C’è poi un altro modo di cattura del consenso, certamente meno raffinato, che consiste nel pagamento “pronta cassa” di una quantità di euro per ogni voto. Chi non ricorda, ad esempio, il sistema laurino-napoletano della consegna di una sola scarpa con la promessa di consegnare la seconda in caso di elezione? O ancora. La mille lire tagliata a metà da ricomporre solo dopo il successo del candidato? O i pacchi di pasta ecc? Se questi metodi corruttivi erano in auge nel tempo passato, e in parte ancora lo sono, ben più gravi sono le conseguenze dell’odierno voto di scambio. Esso genera (e “legittima”) spesso la nascita dei comitati di affari che mortificano e vanificano i criteri della meritocrazia e della competenza.

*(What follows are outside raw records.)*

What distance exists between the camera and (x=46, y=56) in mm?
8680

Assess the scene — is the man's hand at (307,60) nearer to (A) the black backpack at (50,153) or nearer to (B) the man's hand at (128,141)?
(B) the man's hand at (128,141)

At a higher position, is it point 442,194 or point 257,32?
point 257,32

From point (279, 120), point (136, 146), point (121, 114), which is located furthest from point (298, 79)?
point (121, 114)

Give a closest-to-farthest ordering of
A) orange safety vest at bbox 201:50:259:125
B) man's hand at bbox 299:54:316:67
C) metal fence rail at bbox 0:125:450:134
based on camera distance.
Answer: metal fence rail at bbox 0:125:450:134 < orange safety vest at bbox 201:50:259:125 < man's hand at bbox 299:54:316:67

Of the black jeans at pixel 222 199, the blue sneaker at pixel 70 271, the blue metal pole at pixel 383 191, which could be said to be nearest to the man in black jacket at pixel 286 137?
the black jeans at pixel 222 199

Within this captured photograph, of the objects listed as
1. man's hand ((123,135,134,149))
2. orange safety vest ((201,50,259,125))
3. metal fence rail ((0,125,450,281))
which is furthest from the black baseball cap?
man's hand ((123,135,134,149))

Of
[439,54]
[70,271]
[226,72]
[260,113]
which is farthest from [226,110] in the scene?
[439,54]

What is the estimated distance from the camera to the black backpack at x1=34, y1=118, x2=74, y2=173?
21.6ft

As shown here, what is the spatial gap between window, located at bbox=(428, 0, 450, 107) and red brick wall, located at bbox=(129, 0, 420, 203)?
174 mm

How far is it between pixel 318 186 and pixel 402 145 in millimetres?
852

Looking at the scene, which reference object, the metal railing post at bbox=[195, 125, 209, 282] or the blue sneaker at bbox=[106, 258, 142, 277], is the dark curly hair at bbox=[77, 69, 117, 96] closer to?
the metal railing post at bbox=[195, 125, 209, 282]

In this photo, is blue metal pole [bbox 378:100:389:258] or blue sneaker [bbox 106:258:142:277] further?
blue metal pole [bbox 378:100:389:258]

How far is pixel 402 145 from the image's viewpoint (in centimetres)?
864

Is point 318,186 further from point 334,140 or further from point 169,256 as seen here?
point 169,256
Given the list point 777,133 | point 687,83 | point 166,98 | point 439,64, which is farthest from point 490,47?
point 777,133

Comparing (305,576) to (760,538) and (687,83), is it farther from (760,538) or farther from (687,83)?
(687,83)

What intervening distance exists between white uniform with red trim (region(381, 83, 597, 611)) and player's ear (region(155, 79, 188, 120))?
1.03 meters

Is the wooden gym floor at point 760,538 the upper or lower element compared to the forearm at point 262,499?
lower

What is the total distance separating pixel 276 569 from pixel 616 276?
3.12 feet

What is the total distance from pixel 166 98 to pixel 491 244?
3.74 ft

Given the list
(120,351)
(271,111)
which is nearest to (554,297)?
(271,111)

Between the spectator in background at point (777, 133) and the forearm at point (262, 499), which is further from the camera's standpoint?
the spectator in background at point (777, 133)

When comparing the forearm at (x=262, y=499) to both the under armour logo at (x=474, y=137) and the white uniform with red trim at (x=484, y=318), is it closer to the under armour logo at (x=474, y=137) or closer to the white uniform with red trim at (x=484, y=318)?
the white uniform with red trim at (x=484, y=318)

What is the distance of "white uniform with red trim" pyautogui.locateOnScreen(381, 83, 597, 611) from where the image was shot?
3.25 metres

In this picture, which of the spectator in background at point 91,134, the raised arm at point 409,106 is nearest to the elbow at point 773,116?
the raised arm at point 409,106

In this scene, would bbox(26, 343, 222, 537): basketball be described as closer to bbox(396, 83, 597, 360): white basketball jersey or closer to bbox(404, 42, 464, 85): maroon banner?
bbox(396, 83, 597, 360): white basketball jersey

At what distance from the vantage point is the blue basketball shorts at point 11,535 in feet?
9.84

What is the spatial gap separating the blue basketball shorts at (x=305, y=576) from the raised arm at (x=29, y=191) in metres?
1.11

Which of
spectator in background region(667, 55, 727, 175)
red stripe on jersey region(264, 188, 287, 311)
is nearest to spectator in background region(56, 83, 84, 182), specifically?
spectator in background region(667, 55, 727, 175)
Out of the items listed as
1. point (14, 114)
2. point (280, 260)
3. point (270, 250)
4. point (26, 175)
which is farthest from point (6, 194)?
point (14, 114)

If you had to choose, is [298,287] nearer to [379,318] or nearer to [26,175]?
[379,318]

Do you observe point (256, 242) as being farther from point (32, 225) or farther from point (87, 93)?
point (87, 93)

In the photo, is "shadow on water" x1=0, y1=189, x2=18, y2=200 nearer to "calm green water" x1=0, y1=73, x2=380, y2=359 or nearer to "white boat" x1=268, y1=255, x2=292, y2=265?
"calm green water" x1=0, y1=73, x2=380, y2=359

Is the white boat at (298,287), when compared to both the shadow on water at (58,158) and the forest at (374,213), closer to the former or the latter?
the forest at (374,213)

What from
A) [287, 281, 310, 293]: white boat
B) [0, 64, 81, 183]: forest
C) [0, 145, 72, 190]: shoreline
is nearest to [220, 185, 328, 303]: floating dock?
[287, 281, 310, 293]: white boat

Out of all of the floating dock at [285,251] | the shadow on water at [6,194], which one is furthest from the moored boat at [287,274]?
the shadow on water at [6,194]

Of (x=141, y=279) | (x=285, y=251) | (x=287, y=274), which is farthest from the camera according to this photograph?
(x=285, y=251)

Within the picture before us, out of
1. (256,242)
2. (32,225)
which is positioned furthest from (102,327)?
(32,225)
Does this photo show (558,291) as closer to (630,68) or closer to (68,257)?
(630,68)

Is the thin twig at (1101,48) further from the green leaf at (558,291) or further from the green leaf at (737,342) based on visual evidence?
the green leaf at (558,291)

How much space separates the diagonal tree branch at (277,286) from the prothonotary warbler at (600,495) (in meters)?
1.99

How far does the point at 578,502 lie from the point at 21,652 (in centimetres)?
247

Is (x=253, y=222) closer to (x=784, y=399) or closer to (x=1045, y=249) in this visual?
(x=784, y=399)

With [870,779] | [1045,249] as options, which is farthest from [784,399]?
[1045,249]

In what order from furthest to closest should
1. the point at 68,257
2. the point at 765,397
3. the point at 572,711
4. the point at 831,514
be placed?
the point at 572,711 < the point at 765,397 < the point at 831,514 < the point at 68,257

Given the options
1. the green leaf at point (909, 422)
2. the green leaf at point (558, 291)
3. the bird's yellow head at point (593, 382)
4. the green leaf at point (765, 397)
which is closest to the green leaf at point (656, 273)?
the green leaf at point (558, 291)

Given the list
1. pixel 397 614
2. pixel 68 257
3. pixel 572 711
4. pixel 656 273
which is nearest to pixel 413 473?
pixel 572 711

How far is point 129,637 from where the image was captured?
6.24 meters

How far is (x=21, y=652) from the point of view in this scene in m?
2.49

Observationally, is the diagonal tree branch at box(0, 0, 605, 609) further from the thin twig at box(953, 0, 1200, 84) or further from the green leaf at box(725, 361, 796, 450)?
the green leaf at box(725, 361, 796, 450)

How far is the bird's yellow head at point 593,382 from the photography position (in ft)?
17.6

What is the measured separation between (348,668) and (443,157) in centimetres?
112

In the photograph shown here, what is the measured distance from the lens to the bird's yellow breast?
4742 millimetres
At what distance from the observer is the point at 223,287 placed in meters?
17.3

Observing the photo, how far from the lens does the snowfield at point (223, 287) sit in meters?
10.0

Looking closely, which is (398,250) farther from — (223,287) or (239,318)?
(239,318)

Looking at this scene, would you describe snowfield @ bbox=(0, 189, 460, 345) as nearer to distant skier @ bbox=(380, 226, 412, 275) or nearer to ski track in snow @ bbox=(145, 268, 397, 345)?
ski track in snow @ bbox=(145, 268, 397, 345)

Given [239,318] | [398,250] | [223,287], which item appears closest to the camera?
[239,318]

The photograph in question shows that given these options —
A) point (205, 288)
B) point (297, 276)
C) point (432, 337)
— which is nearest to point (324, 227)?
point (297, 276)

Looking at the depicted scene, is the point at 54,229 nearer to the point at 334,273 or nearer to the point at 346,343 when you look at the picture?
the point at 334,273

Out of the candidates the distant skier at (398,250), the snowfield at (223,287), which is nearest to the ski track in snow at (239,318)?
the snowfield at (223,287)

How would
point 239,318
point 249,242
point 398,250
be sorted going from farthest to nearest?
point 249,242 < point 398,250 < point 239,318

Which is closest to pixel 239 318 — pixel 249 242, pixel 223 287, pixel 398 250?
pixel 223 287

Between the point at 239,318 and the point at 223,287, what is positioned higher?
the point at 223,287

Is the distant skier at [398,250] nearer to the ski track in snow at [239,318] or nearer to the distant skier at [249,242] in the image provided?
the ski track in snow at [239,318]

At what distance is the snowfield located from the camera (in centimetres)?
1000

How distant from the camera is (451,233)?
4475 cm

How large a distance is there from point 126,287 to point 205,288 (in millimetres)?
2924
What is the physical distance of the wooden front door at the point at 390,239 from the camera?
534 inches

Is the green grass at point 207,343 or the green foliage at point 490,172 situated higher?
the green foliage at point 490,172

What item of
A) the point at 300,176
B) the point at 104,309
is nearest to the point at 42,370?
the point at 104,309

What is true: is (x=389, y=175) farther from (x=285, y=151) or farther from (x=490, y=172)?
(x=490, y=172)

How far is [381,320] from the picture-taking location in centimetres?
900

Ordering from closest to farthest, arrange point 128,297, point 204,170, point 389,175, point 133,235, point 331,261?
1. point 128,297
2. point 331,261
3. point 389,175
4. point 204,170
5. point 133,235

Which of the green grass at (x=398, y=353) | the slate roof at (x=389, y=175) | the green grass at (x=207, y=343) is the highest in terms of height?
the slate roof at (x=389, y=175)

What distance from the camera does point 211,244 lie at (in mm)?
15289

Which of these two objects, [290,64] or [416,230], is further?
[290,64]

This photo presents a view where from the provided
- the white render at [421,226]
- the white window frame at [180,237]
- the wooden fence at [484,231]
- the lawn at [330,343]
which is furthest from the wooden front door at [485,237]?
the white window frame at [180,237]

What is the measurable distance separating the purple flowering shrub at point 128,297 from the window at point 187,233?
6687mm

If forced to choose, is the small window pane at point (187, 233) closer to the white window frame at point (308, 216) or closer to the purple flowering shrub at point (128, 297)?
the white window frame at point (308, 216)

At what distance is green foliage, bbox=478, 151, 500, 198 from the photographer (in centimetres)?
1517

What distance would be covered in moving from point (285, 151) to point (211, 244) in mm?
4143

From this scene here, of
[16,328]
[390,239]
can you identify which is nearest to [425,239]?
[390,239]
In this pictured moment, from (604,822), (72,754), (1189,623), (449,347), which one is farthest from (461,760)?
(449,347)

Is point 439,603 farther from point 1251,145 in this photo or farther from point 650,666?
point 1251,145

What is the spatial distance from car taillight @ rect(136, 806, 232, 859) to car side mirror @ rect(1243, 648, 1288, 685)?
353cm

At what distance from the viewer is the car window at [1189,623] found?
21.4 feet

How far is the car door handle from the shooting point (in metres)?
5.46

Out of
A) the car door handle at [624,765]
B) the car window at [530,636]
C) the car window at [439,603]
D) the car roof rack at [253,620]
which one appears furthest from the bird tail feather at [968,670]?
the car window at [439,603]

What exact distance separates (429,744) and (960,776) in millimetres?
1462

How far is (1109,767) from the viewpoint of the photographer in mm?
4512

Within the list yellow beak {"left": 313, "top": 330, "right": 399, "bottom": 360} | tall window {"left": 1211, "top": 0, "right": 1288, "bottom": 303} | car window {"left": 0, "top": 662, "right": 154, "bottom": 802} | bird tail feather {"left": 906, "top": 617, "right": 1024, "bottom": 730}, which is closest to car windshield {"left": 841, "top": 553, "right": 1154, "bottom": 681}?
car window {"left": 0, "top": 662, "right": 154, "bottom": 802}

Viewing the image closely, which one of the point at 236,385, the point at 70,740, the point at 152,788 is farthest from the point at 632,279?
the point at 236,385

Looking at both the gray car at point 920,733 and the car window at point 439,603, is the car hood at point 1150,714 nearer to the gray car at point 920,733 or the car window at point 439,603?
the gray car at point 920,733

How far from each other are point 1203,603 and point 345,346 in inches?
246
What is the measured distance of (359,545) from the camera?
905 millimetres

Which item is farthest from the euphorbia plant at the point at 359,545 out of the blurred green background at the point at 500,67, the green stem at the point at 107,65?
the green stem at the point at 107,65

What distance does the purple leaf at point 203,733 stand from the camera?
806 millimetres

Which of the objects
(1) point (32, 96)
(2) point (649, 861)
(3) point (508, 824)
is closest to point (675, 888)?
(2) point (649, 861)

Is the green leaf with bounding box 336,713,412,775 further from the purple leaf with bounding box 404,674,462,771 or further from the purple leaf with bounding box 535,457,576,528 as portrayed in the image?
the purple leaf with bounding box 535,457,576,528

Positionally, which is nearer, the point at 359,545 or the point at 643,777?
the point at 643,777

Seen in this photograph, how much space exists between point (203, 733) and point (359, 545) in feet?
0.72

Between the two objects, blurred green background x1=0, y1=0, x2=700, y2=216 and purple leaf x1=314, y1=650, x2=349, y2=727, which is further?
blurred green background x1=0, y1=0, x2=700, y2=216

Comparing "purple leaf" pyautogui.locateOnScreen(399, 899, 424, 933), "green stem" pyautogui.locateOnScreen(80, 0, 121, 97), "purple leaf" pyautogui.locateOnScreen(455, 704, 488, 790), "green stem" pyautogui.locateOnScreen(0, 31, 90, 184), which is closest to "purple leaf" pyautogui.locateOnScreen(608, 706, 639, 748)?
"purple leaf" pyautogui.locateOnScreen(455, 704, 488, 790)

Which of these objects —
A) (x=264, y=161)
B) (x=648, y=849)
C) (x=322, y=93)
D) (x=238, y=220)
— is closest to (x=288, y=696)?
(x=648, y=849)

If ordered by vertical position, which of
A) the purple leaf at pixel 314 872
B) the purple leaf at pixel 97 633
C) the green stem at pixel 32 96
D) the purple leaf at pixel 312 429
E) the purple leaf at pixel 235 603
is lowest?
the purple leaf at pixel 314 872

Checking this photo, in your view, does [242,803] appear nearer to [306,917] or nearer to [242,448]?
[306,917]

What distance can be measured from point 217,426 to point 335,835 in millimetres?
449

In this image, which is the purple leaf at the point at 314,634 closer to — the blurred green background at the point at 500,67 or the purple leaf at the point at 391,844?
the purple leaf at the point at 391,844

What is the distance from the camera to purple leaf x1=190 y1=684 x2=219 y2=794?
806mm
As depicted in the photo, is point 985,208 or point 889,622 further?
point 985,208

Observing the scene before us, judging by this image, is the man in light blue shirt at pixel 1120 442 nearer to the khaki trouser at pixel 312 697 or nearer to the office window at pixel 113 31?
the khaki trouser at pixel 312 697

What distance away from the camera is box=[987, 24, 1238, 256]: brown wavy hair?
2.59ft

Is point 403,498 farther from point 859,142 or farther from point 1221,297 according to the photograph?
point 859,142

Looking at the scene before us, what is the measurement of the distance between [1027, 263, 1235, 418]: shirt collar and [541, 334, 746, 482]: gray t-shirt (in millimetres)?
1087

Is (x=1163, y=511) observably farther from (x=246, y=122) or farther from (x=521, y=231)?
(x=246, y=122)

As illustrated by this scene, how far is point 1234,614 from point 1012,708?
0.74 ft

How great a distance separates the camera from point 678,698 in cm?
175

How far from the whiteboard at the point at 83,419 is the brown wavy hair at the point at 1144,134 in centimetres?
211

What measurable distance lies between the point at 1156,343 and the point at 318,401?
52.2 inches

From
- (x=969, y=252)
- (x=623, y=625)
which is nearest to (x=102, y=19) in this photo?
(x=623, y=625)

A dire il vero, per evitare l’inquina – mento del consenso, il Parlamento anche recentemente si è espresso con più di una norma sanzionatoria, adottando provvedimenti severi. L’impudenza di alcuni rappresentanti del popolo ha fatto sì, visto l’andazzo delle cose, di non sortire l’effetto sperato. Eufemisticamente si fa ricorso a termini come ”impresentabili” o “liste pulite”. Di fatto trattasi solo di un esercizio verbale. E’ sufficiente sfogliare il registro generale dei reati penali di qualsiasi tribunale per rendersi conto degli aspetti criminali di alcuni personaggi politici. Essi raccontano di vicende giudiziarie legate alla cattura del voto che non sempre avviene secondo regole trasparenti.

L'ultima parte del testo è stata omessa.